James Allison, technical director of Mercedes AMG Petronas Motorsport, says pre-season testing at the Circuit de Barcelona-Catalunya may not be as representative of Pirelli Motorsport’s new range of tyres as everyone would hope, thanks to the changes made to the track during the off-season.
Traditionally, the surface around Spanish venue has been aggressive on the tyres, but after resurfacing work took place, the track is a lot smoother, and Allison feels that tyres may be able to survive longer than they would have done in previous years.
Pirelli now have seven different tyre compounds to choose from in 2018, with the hypersoft and superhard joining the five previous options, and the first pre-season test of the year that starts on Monday will offer the first true idea on how each compound will work with the new cars, including Mercedes’ W09.
“It’s never easy in Barcelona winter testing to pick up everything that you would wish to about the tyres, because it’s winter, and the tyres don’t run in the winter on the whole when we’re racing,” said Allison on Motorsport.com
“And Barcelona is quite an aggressive track on the tyres, it tears them up in the winter, you get a lot of graining. This year is going to be particularly interesting because they just resurfaced Barcelona, and it is a lot, lot smoother, and the sort of rubber that would be torn up last year in Barcelona testing could probably survive this year.
“But that doesn’t necessarily mean that it’s going to be super-representative of the remainder of the year. It’s going to be a challenge, but our constraints are no different to anybody else’s so we just need to operate as efficiently as we can and get the maximum amount of experience in the eight days that we have available to us.”
Pirelli previously tested 2018 compounds in the post-season test in Abu Dhabi last November, and Allison feels all of the teams will have got significant information about each compound then so not to be completely in the dark heading into this weeks test.

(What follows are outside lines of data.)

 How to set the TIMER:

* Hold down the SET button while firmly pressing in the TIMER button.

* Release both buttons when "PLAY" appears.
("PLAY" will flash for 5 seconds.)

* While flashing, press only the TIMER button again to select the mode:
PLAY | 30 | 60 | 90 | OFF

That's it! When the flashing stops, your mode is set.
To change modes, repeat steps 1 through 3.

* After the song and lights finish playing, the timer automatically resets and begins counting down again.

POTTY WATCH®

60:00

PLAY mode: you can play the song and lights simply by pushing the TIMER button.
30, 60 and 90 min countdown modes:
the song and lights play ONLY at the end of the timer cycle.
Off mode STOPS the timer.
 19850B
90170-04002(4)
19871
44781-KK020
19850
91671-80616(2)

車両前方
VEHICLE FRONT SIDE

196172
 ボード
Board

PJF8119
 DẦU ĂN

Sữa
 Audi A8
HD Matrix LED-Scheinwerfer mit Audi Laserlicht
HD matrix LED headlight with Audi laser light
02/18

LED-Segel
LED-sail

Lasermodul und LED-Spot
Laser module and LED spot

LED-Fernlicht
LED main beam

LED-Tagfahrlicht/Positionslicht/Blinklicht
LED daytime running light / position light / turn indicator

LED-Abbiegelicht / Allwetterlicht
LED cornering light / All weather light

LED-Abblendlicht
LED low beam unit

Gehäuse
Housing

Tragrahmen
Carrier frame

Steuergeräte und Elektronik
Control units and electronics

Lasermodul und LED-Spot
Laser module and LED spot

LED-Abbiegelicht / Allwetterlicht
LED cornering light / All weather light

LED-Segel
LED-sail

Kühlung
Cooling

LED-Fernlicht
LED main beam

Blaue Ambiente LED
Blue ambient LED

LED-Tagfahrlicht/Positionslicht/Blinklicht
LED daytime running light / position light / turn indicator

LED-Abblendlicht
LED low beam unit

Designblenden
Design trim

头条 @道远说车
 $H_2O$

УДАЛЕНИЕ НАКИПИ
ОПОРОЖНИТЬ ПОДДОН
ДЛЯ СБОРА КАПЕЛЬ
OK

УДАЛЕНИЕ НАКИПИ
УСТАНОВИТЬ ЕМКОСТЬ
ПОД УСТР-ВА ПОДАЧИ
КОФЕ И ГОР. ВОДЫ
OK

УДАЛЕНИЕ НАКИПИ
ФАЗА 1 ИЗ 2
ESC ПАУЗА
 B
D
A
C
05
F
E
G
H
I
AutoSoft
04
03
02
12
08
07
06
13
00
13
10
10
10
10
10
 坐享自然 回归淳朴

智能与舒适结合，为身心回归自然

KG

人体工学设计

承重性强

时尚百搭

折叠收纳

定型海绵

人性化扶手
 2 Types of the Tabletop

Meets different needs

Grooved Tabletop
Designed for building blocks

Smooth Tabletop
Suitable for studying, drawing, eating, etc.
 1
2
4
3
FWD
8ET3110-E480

“We would have had as much chance as everyone else to have learned everything that we needed to know,” said Allison. “But of course it’s one track, one test, at the end of season on a circuit that’s very kind to tyres, and then having to on the back of that extrapolate what you need for the first bit of the racing season, where you have to choose your tyres blind – well, not blind, informed by the Abu Dhabi test.
“So we would like to have been testing all the time and learning over and over these things. It’s a level playing field, our team had a good test, we felt we had a programme that allowed us to learn as much as we could in that time.
“We hope that we’ve made our judgements correctly about tyre selection for the opening races before we learn for real how the thing performs.”